By Andrew Jackson, Web Archiving Technical Lead
It’s been over a year since we made our historical search system available, and it’s proven itself to be stable and useful. Since then, we’ve been largely focussed on changes to our crawl system, but we’ve also been planning how to take what we learned in the Big UK Domain Data for the Arts and Humanities project and use it to re-develop the UK Web Archive.
Our current website has not changed much since 2013, and doesn’t describe who we are and what we do now that the UK Legal Deposit regulations are in place. It only describes the sites we have crawled by permission, and does not reflect the tens of thousands of sites and URLs that we have curated and categorised under Legal Deposit, nor the billions of web pages in the full collection. To try to address these issues, we’re currently developing a new website that will open-up and refresh our archives.
One of the biggest challenges is the search index. The 3.5 billion resources we’ve indexed for SHINE represents less than a third of our holdings, so now we need to scale our system up to cope with over ten billion documents, and a growth rate of 2-3 billion resource per year. We will continue working with the open source indexer we have developed, while updating our data processing platform (Apache Hadoop) and dedicating more hardware to the SolrCloud that holds our search indexes. If this all works as planned, we will be able to offer a complete search service that covers our entire archive, from 1995 to yesterday.
The first release of the new website is not expected to include all of the functionality offered by the SHINE prototype, just the core functionality we need to make our content and collections more available to a general audience.
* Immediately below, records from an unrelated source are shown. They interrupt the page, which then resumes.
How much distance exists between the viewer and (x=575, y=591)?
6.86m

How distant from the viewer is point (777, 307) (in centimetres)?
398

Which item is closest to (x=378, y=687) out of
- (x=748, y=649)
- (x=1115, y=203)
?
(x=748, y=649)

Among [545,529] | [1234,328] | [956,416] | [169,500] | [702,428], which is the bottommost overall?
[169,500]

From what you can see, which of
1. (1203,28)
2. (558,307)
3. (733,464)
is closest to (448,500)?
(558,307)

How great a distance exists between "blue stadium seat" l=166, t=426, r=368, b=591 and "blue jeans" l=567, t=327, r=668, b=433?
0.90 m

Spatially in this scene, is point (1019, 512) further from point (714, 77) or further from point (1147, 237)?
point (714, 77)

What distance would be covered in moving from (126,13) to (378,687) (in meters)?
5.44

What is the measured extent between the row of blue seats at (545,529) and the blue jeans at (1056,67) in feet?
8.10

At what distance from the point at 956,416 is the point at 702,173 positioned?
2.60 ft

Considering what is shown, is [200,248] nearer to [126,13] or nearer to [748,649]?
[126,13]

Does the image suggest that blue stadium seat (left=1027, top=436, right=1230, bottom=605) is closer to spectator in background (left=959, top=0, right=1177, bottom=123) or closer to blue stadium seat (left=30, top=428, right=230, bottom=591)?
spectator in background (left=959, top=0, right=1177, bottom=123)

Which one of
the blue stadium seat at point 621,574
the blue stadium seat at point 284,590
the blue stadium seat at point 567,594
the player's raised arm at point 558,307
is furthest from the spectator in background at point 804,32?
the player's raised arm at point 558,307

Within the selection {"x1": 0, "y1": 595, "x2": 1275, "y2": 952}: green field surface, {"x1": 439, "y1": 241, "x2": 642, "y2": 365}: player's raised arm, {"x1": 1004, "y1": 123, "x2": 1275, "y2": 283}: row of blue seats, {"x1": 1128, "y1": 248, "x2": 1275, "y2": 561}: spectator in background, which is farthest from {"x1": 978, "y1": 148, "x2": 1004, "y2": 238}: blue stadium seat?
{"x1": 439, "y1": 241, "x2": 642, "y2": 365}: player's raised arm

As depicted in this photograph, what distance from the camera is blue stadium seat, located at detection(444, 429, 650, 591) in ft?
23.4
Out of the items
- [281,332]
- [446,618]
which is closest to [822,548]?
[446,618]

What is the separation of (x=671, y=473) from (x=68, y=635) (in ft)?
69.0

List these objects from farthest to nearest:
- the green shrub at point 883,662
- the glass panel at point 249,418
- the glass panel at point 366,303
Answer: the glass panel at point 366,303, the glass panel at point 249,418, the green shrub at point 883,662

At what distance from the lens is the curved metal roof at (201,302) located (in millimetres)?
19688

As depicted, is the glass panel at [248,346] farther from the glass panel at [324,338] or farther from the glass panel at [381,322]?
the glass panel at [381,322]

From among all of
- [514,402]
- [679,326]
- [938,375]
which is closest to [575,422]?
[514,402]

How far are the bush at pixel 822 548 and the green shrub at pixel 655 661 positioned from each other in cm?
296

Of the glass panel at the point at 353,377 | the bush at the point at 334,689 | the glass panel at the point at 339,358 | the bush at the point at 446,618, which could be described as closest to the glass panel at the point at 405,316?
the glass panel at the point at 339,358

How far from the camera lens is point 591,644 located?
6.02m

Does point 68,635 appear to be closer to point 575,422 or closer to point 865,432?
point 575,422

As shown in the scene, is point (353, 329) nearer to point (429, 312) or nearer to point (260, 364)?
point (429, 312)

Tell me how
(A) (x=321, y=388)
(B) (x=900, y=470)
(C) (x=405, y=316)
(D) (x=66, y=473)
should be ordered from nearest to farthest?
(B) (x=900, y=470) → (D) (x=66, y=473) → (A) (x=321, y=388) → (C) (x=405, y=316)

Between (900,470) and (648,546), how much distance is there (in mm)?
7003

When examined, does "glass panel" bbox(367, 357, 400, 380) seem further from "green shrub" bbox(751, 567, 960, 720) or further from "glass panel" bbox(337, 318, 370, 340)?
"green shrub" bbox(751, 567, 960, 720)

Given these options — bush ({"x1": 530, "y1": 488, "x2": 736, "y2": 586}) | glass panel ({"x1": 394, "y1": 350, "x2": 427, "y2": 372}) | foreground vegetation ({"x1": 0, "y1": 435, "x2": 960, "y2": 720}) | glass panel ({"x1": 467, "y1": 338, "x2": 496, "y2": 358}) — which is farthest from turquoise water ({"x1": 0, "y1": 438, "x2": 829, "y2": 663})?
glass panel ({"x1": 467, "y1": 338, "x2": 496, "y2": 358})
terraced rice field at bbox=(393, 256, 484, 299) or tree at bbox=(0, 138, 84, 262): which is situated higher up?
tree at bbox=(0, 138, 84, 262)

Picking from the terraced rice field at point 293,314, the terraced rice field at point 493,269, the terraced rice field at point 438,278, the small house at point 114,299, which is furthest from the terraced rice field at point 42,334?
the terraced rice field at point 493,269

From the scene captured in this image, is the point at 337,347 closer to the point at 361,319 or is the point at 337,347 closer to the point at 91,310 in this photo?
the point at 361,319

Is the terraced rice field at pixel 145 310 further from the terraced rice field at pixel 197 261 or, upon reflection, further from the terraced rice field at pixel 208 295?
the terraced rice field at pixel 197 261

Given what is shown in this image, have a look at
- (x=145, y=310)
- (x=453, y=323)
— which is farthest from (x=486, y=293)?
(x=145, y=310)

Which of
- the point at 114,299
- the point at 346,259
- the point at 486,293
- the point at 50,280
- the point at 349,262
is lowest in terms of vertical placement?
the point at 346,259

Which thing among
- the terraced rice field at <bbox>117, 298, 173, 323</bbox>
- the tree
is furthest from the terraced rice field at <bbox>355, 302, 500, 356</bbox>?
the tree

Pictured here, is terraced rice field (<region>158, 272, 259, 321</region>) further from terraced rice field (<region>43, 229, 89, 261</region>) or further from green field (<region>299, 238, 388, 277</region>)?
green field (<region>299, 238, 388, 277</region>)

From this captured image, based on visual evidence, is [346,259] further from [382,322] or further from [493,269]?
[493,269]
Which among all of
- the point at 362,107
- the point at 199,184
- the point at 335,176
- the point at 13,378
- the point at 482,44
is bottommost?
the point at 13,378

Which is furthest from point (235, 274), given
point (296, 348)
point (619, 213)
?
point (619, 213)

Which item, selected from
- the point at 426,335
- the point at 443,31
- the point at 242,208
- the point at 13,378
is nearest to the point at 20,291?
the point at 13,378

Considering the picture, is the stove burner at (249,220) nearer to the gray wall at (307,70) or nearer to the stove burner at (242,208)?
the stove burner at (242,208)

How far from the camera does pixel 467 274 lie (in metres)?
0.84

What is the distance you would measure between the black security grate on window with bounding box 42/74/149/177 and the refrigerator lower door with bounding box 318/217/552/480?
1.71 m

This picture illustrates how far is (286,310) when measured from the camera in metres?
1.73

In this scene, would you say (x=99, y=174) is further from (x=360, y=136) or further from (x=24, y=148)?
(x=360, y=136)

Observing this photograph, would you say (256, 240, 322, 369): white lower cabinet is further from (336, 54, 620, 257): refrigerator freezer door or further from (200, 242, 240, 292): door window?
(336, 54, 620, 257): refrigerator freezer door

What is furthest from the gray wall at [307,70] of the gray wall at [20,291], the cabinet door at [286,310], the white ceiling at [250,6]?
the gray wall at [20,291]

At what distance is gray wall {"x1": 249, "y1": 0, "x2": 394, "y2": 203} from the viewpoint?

Quite how we bring together these two distinct views of the same underlying search index is an open question at this point it time. Later in the year, we will make the new website available as a public beta, and we’ll be looking for feedback from all our users, to help us decide how things should evolve from here.
As well as scaling up search, we’ve also been working to scale up our access service. While it doesn’t look all that different, our website playback service has been overhauled to cope with the scale of our full collection. This allows us to make our full holdings knowable, even if they aren’t openly accessible, so you get a more informative error message (and HTTP status code) if you attempt to access content that we can only make available on site at the present time. For example, if you look at our archive of google.co.uk, you can see that we have captured the Google U.K. homepage during our crawls but can’t make it openly available due to the legal framework we operate within.
The upgrades to our infrastructure will also allow us update the tools we use to analyse our holdings. In particular, we will be attending the Archives Unleashed 4.0 Datathon and looking at at the Warcbase and ArchiveSpark projects, as they provide a powerful set of open source tools and would enable us to collaborate directly with our research community. A stable data-analysis framework will also provide a platform for automated QA and report generation and make it much easier to update our datasets.
Taken together, we believe these developments will revolutionise the way readers and researchers can use the UK Web Archive. It’s going to be an interesting year.